The focal spot deconvolution artifact proved to be harder for the models to remove than the other two tasks. In the previous two tasks, the models removed virtually all of the streak artifacts or noise, however, in the deblurring task, blur was still present, even in the best result. At first glance, the blurred reconstruction, the sinogram domain result, and the reconstruction domain result all have a clear difference in quality for the carved cheese (See Fig. 12). The image with nothing done to it is the lowest in quality, while the sinogram domain image is in the middle, and the reconstruction domain image is the highest in quality. Upon magnification of the hole to the left of the “C”, the difference is even more pronounced. The circle’s edges are very hard to define in the blurred reconstruction, and its shape has been slightly altered. The texture of the cheese itself has changed as well, looking smooth instead of textured like the original. The circle shape is easier to see in the predicted results, and the background isn’t as devoid of texture, but the edges are still hard to define. The difference in quality between the blurry and predicted results is clear even without the magnification, but the magnification helps clarify that the predicted results do a lot better at approximating texture, and it makes the difference in quality between the two predicted results clearer.

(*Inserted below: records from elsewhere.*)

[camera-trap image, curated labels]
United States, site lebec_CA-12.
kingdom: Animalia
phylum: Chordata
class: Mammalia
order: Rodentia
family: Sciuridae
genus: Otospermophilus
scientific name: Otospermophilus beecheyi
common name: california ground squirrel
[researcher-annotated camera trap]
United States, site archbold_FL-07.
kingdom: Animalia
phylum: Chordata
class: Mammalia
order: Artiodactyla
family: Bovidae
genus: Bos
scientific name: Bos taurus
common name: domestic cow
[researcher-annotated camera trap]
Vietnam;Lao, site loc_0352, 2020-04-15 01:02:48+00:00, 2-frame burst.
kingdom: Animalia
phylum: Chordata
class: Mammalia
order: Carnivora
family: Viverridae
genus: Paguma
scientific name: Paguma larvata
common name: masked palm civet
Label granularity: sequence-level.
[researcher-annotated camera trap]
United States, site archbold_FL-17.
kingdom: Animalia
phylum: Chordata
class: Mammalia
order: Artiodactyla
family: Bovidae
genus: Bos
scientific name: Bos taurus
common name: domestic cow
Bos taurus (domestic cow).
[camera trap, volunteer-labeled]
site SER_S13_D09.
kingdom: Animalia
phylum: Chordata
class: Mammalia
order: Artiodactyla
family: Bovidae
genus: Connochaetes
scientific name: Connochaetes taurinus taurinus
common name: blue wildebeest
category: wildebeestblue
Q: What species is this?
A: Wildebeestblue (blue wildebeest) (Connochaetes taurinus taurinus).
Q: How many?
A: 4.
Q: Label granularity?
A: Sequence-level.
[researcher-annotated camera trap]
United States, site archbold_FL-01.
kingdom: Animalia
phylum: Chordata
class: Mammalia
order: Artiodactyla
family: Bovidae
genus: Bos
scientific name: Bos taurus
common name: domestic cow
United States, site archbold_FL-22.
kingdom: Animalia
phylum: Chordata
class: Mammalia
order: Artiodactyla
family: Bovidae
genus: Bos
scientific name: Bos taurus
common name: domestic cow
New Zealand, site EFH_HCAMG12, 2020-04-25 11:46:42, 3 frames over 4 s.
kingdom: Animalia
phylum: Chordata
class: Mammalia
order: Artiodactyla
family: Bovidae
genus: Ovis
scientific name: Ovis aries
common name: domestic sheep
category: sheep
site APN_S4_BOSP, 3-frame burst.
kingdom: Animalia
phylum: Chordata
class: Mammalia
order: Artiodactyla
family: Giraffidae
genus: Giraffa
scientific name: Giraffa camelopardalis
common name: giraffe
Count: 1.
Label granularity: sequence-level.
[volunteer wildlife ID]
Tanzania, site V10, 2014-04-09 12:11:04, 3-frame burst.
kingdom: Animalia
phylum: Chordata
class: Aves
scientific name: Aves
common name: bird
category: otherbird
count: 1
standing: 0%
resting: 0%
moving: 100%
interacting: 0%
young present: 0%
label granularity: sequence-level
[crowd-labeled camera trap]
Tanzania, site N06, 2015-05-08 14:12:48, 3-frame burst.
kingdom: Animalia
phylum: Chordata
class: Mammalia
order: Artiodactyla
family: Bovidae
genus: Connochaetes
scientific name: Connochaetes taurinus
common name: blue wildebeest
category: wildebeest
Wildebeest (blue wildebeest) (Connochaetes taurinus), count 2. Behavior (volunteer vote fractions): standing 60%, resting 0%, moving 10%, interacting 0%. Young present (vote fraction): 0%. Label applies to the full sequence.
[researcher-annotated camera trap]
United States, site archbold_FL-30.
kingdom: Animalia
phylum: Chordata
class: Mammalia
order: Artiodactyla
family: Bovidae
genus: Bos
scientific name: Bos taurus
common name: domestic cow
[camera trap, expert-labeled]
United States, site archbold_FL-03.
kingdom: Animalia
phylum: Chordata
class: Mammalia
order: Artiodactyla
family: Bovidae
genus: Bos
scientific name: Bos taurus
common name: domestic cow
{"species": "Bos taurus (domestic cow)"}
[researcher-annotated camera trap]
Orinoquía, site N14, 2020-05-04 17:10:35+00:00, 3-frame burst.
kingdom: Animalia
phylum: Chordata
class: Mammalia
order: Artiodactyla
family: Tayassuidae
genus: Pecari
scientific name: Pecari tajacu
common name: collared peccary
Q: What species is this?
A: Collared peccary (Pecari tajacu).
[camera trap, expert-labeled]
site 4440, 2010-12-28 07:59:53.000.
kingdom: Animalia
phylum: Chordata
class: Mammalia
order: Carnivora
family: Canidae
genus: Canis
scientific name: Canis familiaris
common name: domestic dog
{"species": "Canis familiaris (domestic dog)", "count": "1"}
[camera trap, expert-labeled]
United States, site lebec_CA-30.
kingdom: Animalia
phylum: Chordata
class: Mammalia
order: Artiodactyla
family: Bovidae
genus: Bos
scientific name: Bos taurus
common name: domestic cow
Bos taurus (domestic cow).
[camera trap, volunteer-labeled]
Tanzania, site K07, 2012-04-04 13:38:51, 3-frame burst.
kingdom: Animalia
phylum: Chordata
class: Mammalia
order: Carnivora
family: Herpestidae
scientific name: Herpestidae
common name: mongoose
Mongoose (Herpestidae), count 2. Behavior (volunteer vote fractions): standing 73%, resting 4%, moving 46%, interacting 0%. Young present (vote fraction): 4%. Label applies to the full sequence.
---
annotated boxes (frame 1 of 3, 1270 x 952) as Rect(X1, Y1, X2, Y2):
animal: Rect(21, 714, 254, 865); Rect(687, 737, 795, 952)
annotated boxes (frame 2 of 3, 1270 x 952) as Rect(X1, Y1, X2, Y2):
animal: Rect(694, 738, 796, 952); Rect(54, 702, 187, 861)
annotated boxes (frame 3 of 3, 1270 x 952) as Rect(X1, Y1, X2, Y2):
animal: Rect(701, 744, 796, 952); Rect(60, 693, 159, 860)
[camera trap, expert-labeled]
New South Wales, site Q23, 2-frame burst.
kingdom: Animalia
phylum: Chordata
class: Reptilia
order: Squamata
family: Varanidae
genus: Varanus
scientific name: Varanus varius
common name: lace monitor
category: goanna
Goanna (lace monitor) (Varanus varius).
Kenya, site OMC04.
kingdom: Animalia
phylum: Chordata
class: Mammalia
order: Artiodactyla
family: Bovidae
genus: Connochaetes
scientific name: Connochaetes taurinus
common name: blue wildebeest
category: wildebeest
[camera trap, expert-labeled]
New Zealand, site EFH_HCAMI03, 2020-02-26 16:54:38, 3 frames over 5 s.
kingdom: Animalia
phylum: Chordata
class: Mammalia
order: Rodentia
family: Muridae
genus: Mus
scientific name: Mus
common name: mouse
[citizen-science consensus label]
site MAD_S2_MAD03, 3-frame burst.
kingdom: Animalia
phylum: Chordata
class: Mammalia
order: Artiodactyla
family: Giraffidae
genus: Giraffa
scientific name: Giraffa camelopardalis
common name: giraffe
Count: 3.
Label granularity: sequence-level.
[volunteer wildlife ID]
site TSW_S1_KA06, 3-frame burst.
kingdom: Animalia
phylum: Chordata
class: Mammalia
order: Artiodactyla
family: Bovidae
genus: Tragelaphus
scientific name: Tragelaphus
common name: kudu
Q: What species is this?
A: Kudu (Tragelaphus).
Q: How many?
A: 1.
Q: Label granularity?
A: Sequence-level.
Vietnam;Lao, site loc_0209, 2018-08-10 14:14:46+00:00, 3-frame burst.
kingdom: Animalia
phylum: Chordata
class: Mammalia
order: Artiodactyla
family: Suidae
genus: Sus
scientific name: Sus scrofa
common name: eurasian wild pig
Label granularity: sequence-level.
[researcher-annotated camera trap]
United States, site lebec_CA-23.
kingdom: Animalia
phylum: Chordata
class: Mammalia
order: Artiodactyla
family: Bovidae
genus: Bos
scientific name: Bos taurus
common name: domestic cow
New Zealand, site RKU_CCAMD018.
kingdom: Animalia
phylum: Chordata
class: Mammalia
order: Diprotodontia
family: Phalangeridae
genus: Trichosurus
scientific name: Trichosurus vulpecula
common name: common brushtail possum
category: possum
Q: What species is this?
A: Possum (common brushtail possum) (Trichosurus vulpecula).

As for the rest of the results (Fig. 13), the two strategies have little difference in performance for the walnut and lotus data. Both strategies achieve better image clarity than the blurred image, meaning that for these two cases, it doesn’t matter which type of training is performed. The cross-phantom’s results are the same case as the carved cheese, where the sinogram domain was blurrier than the reconstruction domain.

Fig. 12.
figure 12

Carved Cheese results with magnification for the Focal Spot Deconvolution Task

Fig. 13.
figure 13

Results for the remaining data

Table 1. PSNR values calculated between walnut results and original walnut reconstruction

The PSNR values of predicted results, when compared to the original, for all three tasks are shown in Table 1 for the walnut data. They demonstrate the edge that the reconstruction domain has over the other methods, and it verifies the difficulty for the models to remove the blur artifact. The lotus, cheese, and cross phantom values followed similar trends, and they were omitted to avoid redundancy.

4 Conclusions

In this work, the performance of different CNN training strategies in medical CT was compared through three common low level image-processing tasks, and the target of the study to benchmark the different strategies in terms of image quality and clinical viability was successfully met. The sinogram domain results under-performed the majority of the time, and its predicted reconstructions for the sinogram completion task were not even used as training input for the reconstruction domain due to the fact that the results achieved by using the sparse reconstruction as training input were better. On the contrary, the reconstruction domain never performed worse than the sinogram domain, making it the better strategy to pick when training a model for CT. However, a surprising outcome was that the two strategies had the same performance in some cases. Because the reconstruction domain’s input has already been through a model, it should already have a slight advantage over the sinogram domain, but in most of the walnut results and the lotus results for focal spot deconvolution, the two strategies had virtually no difference in performance. This interesting result shows that in a few cases, the extra step included in the reconstruction domain wasn’t necessary, and the less computationally expensive strategy, he sinogram domain, achieved the same results. In conclusion, this paper successfully bench-marked and compared the two main training strategies, and as a result discovered that the reconstruction domain strategy consistently achieves higher performances than the sinogram domain, with few exceptions.